At their code, Bluesky is building their platform, and the ATProto it rides on top of, to be a billionaire proof ecosystem. To do that, it means having a rock solid commitment to open sourcing significant portions of the work, and radically decentralizing and delegating power to users. We think they're on to something great here, and believe that to build a more sustainable, less enshittified social web, these commitments have to reverberate through the rest of the ecosystem.

To that end, we're excited to open source Grazer, the core intellectual output we've been working on at Graze. Grazer is a Python/Ray based distributed system for ingesting the jetstream as input, pulling a set of algorithm manifests from a known Redis key (although our intent is for individual practitioners to modify that portion to fit their own needs), then colliding them against the jetstream batch as quickly as possible.
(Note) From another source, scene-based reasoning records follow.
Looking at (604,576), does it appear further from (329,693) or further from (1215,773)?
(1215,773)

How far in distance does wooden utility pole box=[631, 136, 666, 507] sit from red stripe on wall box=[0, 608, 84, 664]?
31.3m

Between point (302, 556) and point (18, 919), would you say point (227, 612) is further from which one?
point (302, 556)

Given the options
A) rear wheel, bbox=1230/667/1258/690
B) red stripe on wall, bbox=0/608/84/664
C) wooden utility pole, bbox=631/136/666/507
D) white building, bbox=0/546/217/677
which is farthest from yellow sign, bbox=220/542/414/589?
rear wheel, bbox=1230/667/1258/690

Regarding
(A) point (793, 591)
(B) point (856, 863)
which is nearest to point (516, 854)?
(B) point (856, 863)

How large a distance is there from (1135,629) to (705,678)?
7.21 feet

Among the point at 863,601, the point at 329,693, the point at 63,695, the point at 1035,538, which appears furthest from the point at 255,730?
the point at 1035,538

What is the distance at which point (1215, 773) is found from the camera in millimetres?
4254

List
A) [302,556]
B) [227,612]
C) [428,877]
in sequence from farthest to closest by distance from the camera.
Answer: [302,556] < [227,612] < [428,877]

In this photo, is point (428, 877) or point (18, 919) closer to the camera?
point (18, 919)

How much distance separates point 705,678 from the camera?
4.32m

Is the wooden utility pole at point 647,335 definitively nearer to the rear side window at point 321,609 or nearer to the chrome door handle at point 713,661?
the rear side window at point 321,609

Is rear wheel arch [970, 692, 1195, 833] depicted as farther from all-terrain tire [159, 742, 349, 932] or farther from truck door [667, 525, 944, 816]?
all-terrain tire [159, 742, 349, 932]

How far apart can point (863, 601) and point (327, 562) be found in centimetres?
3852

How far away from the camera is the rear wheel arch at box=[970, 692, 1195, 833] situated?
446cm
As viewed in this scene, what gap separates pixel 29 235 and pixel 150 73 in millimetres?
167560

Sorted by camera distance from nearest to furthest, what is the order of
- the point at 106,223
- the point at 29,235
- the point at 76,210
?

Algorithms in Graze can be any combination of CPU (e.g. regex), GPU (e.g. ML inference), or IO heavy (i.e. external lists of users from starter packs). These costs can, by definition, occur at any time during execution, so being able to fan out to dedicated lanes for these loads is essential. In our Ray folder, we delegate dedicated lanes for specific CPU, GPU, and IO heavy operations (and expect to continue in that direction as we continue to develop the work).

Additionally, we can often detect situations in which any further execution for a given algorithm for a given record would be needless (as it's already a clearly rejected case within a particular clause), so being able to quit processing early on such records is vitally important. Our LogicEvaluator describes that process as well as general sense-making of Algorithm Manifests

Another perhaps generally useful tool is our backfilling strategy based off the Jetstream. Currently you can't go backwards in the Jetstream, so we run a process of scanning small portions of the Jetstream records, selecting matches, then reversing them to return a backwards-calculating pubsub of content for a given algorithm.

We'll certainly keep iterating on our core engine, but wanted to give it some sunlight as quickly as was reasonable. We look forward to working with the community to build a great core engine we can *all* use for algorithmic filtering into the future!